Task instructions
• a. Rewrite the paragraph of the interview below that begins "Another risk is integration" more briefly, keeping its main facts.
• b. Summarize the interview below in two sentences.

If you are a company that has recently completed a merger or may be contemplating an M&A transaction, how can you filter out the risky acquisitions from seemingly positive disclosure?
I interviewed three leading practitioners to better understand the most important components of a cyber M&A due diligence. I spoke with:
- Luke Dembosky, Partner and Co-Chair of the Cybersecurity & Data Privacy for Debevoise Plimpton
- Chris Keegan, Senior Managing Director of the Cyber Liability practice at Beecher Carlson
- James Arnold, Principal at KPMG Cyber Security
What follows is not an exhaustive list of steps, but some interesting insights and pointers to potential issues. Our discussion flowed from the early stages of a transaction through to completion and then to ‘post deal,’ and includes general guidance as well as pointed replies to questions.
The Costs of Non-Compliance
BARNABY: Last year, we had SEC cyber guidance on BEC that cited 10-11 companies lost $100 million in aggregate. Do acquisition candidates seem to be following regulatory controls?
LUKE: Well it’s all over the spectrum as you would expect, and more sophisticated parties certainly are, but startups seem much generally less aware on those issues. There are certainly exceptions. They are getting their business launched and are not majoring in some of the legal developments in the space. So, we often have to get them up to speed.
Another risk is integration. When you go to ingest systems into your own, that’s the greatest risk. Sometimes the acquisition remains as a standalone business and the systems may have some kind of connectivity to the Buyer’s systems, such that there’s some level of trust in between networks, but they are separate. But there are situations when a client has gone to integrate the network systems and data of the target that they’d acquired and closed on, only to find out that they’d effectively be swallowing a pill that is not worth taking.

Given data
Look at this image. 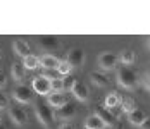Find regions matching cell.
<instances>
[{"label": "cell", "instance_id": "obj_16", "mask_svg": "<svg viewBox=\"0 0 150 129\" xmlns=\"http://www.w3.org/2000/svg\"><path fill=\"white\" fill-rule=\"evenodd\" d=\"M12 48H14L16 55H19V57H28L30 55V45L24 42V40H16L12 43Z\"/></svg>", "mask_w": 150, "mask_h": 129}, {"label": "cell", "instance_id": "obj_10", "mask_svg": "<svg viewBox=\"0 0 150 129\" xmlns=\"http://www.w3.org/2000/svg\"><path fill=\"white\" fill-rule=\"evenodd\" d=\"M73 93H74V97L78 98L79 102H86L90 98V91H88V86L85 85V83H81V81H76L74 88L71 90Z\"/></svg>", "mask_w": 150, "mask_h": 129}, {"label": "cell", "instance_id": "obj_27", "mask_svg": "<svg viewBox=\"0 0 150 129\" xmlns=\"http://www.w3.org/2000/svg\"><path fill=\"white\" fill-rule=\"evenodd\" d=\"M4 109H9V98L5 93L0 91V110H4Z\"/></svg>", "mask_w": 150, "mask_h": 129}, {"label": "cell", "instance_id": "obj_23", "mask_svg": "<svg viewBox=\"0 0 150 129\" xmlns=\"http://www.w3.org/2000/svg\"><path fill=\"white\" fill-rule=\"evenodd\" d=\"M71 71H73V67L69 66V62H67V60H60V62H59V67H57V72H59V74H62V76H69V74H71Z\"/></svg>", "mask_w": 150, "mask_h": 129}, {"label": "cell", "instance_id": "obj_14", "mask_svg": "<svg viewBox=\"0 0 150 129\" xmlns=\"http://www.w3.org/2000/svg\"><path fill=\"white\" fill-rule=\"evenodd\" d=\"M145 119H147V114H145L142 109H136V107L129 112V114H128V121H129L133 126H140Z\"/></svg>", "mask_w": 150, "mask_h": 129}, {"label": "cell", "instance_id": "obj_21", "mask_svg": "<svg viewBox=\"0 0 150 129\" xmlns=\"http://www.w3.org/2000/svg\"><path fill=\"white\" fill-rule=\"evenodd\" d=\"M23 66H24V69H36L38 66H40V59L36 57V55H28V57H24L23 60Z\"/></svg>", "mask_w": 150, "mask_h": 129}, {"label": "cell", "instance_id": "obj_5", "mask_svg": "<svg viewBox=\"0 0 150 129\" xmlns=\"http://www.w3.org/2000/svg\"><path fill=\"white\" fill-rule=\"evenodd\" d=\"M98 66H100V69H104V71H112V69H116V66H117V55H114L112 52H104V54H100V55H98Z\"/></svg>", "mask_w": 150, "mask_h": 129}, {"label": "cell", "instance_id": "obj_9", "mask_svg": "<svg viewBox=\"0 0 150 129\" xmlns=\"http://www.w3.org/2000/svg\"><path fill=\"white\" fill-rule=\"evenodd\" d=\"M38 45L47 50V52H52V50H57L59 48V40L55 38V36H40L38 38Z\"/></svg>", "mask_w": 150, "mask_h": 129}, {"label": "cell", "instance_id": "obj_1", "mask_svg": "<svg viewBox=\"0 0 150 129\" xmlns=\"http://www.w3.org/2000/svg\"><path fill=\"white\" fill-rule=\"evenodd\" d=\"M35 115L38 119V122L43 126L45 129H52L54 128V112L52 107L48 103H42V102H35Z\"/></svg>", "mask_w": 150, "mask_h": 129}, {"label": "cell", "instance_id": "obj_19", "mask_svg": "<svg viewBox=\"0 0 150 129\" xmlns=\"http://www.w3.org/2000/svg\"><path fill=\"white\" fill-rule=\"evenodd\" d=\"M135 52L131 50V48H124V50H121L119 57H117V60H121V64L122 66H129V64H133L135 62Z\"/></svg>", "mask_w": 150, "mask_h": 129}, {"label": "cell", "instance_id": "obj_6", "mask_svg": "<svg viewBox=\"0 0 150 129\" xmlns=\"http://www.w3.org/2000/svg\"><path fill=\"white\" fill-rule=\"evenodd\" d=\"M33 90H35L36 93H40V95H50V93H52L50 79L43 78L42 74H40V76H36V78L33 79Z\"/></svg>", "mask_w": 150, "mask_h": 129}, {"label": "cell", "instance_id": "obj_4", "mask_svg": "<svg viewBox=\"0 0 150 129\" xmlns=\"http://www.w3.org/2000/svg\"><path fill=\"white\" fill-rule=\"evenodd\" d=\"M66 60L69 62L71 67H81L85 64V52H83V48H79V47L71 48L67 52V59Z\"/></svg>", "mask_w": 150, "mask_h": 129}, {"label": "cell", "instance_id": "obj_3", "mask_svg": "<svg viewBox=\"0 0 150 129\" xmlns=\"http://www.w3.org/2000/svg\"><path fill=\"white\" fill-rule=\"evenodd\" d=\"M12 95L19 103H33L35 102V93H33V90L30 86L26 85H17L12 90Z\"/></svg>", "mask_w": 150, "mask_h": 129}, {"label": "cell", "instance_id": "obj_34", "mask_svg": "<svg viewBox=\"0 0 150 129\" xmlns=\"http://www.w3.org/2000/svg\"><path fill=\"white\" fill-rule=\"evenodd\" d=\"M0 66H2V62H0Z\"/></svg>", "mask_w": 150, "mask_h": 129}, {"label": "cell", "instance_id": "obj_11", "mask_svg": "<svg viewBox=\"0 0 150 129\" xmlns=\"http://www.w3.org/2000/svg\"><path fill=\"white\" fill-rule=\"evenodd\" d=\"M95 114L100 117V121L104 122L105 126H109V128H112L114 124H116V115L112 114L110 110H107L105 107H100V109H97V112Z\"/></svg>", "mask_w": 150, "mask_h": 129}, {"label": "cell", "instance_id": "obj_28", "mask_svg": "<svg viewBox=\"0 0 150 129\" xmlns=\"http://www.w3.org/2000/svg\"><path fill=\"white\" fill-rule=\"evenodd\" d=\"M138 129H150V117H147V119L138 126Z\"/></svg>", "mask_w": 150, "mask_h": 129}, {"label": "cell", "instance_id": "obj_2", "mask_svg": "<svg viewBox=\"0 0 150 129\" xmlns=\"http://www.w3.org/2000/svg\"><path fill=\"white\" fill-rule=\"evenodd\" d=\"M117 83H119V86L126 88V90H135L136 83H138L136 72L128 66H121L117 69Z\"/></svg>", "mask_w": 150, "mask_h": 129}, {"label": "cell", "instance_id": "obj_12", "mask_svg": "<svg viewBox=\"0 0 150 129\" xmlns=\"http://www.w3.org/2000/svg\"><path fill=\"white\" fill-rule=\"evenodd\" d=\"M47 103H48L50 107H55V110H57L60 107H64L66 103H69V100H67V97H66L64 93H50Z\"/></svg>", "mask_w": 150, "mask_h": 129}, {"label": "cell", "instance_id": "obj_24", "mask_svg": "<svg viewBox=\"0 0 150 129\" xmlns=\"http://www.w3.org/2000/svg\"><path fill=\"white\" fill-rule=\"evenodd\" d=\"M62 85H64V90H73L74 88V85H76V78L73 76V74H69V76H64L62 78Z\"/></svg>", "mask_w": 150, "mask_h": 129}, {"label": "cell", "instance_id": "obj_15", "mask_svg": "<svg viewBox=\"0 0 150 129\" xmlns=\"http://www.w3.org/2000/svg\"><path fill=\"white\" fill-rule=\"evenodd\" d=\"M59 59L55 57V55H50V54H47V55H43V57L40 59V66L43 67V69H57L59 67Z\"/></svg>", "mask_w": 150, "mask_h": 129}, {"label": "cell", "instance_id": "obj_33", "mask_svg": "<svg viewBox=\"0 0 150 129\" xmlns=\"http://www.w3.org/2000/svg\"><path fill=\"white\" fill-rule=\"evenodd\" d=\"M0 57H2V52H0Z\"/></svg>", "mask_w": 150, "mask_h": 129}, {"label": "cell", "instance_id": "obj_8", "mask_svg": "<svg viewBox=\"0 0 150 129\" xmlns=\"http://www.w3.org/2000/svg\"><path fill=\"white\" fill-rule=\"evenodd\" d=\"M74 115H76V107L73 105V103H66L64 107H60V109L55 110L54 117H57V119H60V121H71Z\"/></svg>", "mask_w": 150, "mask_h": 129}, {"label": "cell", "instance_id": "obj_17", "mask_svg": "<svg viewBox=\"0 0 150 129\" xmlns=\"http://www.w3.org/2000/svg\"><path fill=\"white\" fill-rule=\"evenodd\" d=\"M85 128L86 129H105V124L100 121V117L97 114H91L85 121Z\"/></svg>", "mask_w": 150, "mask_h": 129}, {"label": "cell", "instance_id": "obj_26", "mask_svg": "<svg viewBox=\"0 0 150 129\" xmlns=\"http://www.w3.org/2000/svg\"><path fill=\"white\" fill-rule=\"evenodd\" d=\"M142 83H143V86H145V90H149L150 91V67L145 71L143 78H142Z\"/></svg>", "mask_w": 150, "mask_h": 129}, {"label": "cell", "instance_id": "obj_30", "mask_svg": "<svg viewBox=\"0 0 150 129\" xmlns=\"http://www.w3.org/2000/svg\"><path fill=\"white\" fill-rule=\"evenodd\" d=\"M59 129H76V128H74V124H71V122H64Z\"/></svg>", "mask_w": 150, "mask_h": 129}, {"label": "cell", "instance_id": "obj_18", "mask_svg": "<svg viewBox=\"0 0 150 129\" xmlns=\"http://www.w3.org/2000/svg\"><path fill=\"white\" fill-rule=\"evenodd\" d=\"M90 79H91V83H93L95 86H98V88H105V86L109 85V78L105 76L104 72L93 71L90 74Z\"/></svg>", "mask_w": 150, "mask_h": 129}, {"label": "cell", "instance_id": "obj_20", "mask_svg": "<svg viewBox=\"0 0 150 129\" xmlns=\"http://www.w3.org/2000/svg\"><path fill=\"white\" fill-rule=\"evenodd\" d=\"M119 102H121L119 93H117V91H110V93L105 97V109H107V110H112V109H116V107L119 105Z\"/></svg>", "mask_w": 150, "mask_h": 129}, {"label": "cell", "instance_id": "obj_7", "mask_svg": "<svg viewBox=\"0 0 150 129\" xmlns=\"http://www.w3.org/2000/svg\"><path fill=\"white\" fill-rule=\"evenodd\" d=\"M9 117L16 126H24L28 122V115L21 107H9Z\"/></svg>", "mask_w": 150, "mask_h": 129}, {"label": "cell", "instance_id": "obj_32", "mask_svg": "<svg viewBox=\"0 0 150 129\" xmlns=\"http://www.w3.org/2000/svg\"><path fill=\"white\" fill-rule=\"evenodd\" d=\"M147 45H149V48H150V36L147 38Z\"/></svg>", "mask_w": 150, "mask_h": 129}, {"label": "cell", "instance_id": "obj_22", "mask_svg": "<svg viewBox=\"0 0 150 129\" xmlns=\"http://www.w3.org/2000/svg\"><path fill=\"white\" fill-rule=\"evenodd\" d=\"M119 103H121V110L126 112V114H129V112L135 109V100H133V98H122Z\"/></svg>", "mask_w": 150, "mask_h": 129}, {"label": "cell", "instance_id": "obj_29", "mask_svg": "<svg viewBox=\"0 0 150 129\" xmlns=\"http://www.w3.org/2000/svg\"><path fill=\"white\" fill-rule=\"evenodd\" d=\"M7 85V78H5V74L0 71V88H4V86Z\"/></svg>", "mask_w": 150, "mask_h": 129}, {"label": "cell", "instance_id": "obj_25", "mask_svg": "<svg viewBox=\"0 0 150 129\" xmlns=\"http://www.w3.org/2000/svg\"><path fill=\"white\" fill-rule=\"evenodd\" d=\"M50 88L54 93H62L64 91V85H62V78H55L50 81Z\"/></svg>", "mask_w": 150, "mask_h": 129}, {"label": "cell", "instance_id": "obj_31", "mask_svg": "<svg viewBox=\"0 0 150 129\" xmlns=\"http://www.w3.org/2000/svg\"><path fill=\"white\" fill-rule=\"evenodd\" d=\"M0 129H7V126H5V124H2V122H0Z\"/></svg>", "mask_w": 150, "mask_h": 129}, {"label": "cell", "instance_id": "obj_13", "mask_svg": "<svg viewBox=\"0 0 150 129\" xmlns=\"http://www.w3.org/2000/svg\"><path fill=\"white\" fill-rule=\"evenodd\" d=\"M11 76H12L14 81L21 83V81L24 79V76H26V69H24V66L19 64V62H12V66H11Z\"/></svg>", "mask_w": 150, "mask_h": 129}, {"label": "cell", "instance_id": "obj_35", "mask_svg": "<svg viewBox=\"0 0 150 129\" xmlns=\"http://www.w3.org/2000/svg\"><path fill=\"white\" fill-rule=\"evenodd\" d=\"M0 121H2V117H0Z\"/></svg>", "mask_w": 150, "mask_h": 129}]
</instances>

Answers per task
• a. Integration is another risk, and bringing an acquired company's systems into your own is the greatest risk. Some acquisitions stay standalone, with separate systems that may have some connectivity and a level of trust with the Buyer's networks. In other cases, clients that integrated a closed target's network systems and data found they were effectively swallowing a pill not worth taking.

• b. The interview presents insights from three practitioners on the most important components of cyber M&A due diligence, following a transaction from its early stages through completion and post deal. One practitioner observes that startups are generally less aware of regulatory issues than more sophisticated parties, and that integrating a target's systems into the buyer's own is the greatest risk, since some clients have found the acquisition was a pill not worth taking.